:: TASK OBJECTIVE ::
Starting from the line that contains "Which item out of", reproduce each line exactly through the end of the material, and include no other lines.

:: TASK MATERIAL ::
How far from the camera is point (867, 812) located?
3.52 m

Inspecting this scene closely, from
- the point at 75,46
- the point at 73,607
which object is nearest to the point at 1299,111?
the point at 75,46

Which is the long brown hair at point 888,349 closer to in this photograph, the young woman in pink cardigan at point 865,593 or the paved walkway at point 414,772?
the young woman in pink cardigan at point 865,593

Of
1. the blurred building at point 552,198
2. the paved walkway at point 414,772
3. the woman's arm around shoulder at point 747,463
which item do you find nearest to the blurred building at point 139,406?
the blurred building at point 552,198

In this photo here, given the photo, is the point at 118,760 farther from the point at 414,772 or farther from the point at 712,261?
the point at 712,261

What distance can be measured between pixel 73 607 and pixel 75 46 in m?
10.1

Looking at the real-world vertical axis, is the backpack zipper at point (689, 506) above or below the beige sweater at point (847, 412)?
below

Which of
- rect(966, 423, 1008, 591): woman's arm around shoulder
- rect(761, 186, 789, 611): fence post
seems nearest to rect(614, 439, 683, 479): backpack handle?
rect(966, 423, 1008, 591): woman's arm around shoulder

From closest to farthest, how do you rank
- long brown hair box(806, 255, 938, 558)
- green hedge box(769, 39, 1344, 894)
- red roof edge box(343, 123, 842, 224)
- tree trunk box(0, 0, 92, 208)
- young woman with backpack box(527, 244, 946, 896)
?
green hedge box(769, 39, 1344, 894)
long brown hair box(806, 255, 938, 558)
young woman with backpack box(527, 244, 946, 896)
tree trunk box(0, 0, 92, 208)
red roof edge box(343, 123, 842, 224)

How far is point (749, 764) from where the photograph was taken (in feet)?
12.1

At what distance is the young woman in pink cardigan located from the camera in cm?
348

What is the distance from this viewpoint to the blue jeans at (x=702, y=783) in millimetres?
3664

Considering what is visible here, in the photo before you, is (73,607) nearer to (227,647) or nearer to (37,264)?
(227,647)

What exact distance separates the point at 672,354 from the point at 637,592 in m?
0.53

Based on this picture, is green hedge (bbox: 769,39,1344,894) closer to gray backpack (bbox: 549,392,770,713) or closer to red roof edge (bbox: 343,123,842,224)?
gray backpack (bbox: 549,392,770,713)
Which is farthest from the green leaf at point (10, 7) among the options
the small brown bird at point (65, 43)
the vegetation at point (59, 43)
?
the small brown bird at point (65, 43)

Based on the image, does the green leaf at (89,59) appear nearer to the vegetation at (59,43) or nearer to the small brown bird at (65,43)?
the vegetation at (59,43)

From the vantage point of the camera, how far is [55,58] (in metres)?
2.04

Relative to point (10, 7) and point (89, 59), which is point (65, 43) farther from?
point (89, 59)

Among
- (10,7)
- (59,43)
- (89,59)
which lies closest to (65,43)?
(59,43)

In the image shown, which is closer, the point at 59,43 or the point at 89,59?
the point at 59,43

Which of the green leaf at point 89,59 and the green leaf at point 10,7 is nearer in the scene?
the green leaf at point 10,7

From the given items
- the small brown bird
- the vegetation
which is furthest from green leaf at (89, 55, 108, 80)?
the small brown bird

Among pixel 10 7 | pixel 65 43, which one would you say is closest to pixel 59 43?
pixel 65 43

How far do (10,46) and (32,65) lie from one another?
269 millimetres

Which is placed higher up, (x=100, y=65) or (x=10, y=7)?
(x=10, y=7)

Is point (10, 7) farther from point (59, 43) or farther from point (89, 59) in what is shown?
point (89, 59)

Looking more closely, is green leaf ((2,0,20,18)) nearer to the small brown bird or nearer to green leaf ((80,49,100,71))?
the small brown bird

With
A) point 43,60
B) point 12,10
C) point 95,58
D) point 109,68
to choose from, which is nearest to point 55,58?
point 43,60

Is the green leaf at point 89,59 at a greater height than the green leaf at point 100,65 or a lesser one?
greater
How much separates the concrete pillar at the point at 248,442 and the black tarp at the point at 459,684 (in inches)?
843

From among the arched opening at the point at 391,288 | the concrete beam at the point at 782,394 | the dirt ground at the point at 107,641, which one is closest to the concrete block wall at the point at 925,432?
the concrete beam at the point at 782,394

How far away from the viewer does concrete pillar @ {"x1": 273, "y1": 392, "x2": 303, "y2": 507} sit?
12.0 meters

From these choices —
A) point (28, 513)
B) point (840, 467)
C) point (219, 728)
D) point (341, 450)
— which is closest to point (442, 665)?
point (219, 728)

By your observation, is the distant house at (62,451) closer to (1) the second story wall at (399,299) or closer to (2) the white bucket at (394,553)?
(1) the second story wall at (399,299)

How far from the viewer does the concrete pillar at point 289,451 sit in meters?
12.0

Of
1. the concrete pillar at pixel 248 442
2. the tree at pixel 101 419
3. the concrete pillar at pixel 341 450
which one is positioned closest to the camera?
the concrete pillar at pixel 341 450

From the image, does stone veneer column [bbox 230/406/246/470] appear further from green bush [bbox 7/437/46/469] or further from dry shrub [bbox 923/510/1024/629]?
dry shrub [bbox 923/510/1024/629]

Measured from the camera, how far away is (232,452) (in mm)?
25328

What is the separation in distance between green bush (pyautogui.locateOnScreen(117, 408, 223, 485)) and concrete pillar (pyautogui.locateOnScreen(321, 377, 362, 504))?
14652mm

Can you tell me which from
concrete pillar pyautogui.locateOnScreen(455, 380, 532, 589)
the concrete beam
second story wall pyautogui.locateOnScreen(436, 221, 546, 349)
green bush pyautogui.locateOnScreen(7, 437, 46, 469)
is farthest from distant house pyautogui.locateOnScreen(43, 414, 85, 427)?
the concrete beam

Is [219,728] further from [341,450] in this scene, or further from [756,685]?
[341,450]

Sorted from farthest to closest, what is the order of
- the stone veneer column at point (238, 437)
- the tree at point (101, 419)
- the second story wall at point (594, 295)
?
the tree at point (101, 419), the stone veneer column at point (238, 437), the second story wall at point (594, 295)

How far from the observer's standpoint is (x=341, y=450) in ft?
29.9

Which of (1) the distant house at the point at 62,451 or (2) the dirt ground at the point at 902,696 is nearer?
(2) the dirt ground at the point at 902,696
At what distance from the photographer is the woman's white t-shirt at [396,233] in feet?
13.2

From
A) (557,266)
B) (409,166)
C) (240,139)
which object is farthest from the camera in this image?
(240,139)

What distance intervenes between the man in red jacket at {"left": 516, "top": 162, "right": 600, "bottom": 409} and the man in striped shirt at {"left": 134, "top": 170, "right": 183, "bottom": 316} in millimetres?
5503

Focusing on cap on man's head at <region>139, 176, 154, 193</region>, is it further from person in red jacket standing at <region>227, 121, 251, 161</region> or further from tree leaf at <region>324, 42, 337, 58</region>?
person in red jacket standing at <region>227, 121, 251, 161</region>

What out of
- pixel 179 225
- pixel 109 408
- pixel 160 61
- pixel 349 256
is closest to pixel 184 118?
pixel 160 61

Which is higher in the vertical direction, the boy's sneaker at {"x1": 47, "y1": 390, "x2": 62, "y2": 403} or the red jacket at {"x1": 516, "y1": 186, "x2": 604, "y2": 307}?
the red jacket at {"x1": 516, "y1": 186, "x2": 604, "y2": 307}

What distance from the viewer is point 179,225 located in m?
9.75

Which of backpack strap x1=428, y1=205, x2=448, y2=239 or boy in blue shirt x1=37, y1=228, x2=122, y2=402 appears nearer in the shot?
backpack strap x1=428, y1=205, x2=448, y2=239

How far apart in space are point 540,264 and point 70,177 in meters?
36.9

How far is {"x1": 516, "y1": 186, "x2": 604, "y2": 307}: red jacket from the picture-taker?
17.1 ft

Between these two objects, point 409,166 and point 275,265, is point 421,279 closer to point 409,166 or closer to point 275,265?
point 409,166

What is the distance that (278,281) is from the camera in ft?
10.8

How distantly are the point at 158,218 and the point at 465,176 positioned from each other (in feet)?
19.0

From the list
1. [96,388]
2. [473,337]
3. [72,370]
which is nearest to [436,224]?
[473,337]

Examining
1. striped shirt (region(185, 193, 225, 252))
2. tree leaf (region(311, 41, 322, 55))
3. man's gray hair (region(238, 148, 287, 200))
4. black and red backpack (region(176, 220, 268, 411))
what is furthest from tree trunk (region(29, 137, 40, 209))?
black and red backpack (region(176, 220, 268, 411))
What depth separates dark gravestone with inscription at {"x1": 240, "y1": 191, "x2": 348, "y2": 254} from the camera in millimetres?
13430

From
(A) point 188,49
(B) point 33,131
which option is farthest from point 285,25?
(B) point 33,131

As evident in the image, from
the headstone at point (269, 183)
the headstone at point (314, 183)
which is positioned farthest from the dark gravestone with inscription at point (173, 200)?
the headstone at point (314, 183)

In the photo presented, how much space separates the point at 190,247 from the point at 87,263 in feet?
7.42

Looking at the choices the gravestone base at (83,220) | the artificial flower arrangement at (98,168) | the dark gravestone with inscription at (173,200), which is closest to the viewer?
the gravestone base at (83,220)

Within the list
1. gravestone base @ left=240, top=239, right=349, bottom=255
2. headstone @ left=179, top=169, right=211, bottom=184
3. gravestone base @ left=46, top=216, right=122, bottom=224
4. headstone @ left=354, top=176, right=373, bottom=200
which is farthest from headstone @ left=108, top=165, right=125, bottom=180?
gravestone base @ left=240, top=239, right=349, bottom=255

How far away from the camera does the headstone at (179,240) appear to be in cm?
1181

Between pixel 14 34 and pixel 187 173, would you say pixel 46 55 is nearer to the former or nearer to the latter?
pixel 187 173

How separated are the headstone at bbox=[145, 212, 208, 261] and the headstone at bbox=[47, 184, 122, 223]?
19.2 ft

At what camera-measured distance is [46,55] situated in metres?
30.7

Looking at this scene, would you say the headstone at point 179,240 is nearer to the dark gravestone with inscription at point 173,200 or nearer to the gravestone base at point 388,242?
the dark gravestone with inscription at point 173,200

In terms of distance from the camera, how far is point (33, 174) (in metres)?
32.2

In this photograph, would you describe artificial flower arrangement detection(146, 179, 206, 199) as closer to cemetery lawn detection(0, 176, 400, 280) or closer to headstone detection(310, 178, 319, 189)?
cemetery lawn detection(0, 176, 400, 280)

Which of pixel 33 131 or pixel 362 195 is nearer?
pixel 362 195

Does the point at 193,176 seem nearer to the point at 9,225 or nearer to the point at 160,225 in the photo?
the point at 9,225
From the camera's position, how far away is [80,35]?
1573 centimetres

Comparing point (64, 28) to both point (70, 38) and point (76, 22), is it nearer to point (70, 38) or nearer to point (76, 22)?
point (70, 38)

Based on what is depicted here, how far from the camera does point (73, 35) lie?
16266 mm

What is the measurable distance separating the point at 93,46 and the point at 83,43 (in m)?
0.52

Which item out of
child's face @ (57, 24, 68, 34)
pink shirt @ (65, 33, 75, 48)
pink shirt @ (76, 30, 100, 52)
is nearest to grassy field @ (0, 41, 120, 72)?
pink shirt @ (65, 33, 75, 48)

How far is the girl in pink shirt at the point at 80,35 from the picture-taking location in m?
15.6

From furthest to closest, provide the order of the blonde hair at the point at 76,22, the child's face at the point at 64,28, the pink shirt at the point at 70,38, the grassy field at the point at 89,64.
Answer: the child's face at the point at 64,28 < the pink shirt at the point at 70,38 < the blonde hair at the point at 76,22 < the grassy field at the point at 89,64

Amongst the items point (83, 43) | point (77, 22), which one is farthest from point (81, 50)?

:: ANSWER ::
Which item out of
child's face @ (57, 24, 68, 34)
pink shirt @ (65, 33, 75, 48)
pink shirt @ (76, 30, 100, 52)
is nearest to grassy field @ (0, 41, 120, 72)?
pink shirt @ (65, 33, 75, 48)

How far is the girl in pink shirt at the point at 80,35 from the picture-taking location in m?
15.6

From furthest to closest, provide the order of the blonde hair at the point at 76,22, the child's face at the point at 64,28, the pink shirt at the point at 70,38, the grassy field at the point at 89,64.
Answer: the child's face at the point at 64,28 < the pink shirt at the point at 70,38 < the blonde hair at the point at 76,22 < the grassy field at the point at 89,64

Amongst the items point (83, 43) | point (77, 22), which one is farthest from point (81, 50)?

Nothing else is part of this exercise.